Are you worried at all about the "blank check" mentality on Capitol Hill? Only a week after the attacks, there was talk of over $60 billion in federal aid....

A:

You're not keeping score properly. I'm sure there's [talk of] $500 billion [in aid] out there. And it's going to keep going up, and spiraling.

Q:

Is this a bad thing?

A:

Yes. Well, it's not a bad thing for people to have these aspirations. It's a bad thing to actually act on them. We need to move deliberately. The real need of some airlines is liquidity. We shouldn't provide financial support for all existing airlines so they can now report 20% rates of return on the backs of the American people in spite of how good their [company] management may or may not be.

I'm in favor of the most direct way [of providing it], which is -- give 'em cash. Figure out how much, and then give 'em cash. Why do you want to think about loan guarantees? What is that all about?

Q:

The airline industry's allies in Congress are pushing the idea. Do you worry about this "spend now, ask questions later" mood?

A:

The sense that I have from the members of Congress that I've spoken to is this: They're like all Americans, emotionally caught up in this. They want to do the right thing. And in this town, action has come to mean: Send money. But I haven't found anybody who says, "Forget all the restraints, we're going to throw money out there and we don't care who it goes to."

Q:

Republicans and Democrats are talking about a second economic stimulus package built around tax cuts. Good idea?

A:

We need to look at it. With manufacturing capacity in August at 76.3%, we've obviously got some slack in the economy. There's an opportunity perhaps to absorb some surplus capacity that's out there. But you need to be careful that you don't create conditions for sectoral dislocations, because the unabsorbed capacity is not uniformly distributed. You need to do analysis before you take action. We need to do "Ready, aim, fire," not "Fire, ready, aim," which is the tendency.

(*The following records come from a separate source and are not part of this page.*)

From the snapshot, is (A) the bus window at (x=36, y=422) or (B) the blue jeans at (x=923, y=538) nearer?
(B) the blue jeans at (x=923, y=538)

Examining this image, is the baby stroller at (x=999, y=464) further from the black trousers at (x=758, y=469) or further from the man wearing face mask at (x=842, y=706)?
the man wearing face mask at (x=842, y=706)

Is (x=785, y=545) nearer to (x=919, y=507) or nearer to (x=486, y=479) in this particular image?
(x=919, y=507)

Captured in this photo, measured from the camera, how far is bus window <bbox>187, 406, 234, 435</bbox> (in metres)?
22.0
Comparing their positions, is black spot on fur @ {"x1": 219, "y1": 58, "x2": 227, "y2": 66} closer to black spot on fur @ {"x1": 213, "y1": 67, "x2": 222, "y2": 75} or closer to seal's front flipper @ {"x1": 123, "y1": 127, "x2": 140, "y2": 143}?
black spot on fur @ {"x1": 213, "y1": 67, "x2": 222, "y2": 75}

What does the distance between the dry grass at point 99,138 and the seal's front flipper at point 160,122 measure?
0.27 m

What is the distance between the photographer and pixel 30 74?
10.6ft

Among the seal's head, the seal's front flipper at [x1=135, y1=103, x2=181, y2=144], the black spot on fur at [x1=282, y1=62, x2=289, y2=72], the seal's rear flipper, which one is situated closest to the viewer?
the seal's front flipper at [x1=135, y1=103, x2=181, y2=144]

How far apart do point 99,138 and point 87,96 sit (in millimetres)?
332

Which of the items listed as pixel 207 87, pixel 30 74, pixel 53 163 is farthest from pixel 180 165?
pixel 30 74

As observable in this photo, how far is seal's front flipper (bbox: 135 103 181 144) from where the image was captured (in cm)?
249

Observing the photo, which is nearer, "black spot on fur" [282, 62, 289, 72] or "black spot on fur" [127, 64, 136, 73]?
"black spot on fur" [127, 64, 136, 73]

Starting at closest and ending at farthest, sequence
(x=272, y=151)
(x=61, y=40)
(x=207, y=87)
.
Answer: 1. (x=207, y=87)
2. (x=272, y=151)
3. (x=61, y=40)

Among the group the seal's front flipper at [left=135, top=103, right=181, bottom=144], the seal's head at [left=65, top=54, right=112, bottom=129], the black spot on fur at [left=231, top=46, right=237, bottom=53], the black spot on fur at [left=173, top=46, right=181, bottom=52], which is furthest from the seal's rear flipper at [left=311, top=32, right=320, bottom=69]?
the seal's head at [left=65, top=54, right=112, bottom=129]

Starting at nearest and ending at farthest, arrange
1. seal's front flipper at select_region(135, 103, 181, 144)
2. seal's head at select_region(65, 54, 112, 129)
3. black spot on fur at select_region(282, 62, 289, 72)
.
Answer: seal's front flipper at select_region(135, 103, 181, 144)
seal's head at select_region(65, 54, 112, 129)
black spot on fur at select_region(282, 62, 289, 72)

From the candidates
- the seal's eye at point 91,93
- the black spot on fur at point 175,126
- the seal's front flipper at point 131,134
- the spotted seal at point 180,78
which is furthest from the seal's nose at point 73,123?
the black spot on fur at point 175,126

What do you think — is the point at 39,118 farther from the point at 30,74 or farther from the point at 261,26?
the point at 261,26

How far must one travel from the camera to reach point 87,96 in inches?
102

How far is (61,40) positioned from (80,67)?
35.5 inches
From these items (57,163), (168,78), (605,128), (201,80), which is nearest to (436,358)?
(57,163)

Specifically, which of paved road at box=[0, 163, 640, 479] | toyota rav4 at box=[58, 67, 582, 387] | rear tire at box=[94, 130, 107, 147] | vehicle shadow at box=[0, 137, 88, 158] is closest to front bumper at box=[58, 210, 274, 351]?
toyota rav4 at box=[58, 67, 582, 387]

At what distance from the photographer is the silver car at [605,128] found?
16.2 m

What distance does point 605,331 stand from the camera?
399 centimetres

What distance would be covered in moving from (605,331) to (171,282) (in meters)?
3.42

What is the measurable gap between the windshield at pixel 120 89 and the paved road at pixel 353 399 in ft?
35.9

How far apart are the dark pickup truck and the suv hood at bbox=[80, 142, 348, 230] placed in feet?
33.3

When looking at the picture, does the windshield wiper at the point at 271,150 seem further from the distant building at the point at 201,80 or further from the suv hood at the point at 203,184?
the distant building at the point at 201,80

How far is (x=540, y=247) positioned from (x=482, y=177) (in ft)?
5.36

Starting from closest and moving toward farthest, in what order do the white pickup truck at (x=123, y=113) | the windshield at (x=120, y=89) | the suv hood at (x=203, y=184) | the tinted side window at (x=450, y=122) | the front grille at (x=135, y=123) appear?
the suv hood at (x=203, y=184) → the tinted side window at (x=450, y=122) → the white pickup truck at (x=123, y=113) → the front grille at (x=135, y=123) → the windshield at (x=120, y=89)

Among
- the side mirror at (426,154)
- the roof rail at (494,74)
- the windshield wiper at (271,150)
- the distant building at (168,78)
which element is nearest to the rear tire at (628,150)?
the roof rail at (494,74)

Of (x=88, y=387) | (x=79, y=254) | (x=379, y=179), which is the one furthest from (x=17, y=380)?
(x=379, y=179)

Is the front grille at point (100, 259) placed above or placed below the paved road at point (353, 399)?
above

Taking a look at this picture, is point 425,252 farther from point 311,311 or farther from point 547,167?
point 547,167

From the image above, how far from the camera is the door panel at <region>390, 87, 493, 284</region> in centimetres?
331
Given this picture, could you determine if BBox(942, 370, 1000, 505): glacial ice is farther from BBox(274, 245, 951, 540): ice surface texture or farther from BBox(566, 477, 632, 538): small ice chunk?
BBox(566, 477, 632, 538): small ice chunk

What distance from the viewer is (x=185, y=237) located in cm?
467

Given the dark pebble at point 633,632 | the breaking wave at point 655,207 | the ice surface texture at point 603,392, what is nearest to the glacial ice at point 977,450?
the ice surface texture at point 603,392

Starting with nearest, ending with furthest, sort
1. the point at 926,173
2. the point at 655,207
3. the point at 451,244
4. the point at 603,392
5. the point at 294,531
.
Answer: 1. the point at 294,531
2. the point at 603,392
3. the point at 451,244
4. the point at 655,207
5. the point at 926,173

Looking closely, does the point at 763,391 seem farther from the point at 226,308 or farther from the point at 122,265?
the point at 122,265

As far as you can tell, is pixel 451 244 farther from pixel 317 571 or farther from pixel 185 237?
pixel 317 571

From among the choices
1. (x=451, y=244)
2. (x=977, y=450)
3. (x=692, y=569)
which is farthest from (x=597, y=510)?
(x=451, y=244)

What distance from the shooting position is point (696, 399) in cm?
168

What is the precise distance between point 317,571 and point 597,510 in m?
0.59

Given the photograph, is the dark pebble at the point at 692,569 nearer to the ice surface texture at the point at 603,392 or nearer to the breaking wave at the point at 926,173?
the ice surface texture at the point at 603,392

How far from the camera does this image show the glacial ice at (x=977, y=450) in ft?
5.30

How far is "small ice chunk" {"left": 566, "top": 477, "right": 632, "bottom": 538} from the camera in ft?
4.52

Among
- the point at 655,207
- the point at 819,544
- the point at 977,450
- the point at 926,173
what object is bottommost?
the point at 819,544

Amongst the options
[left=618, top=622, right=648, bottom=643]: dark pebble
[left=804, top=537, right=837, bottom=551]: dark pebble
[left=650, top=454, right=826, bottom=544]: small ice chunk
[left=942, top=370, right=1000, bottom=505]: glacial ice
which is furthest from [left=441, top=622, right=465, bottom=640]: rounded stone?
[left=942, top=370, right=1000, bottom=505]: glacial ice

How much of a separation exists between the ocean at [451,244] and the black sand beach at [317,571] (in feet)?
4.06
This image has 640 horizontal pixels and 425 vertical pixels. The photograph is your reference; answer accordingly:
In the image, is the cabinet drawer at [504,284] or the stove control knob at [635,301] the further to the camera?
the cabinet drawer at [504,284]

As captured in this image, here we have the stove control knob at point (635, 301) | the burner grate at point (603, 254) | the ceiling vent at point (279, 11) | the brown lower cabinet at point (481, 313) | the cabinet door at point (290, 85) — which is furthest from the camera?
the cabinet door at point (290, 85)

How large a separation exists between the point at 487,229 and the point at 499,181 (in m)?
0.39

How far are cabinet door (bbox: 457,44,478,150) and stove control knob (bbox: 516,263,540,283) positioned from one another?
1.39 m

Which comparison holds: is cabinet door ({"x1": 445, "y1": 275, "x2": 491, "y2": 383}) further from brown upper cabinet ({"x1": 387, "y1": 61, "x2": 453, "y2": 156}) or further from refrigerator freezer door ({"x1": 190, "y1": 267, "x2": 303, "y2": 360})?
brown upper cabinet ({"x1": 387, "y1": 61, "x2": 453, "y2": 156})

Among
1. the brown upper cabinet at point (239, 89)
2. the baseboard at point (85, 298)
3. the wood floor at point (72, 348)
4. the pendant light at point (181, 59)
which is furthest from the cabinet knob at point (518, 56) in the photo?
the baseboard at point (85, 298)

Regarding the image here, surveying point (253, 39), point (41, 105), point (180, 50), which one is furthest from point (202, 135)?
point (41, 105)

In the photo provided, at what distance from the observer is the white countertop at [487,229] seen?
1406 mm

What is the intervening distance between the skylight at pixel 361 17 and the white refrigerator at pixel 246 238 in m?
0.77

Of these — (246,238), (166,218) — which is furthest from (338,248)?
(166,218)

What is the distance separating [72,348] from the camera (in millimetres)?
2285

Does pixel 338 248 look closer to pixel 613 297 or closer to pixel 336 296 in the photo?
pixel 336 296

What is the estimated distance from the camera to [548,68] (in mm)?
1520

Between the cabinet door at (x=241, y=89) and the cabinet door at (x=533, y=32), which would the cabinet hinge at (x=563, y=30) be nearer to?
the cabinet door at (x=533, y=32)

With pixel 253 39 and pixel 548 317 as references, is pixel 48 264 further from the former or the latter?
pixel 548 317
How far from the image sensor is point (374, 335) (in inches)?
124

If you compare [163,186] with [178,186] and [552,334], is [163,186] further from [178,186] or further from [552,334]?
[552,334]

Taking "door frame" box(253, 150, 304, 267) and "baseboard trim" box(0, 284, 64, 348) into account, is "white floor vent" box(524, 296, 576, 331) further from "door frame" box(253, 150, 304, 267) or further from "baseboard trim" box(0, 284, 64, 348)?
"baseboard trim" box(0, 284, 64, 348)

Q: The Treasury has tried, without much success, to freeze the money flow to terrorists. What makes you think you can win the battle now?

A: We haven't had the impetus that we have now, nor the close coordination around the world. There's a new determination on our part, and there's a new sense that we're going to shut down the financial [system] for these folks.

Q:

Does that extend to the Middle East, as well?

A:

This is a case of you're either in or you're out.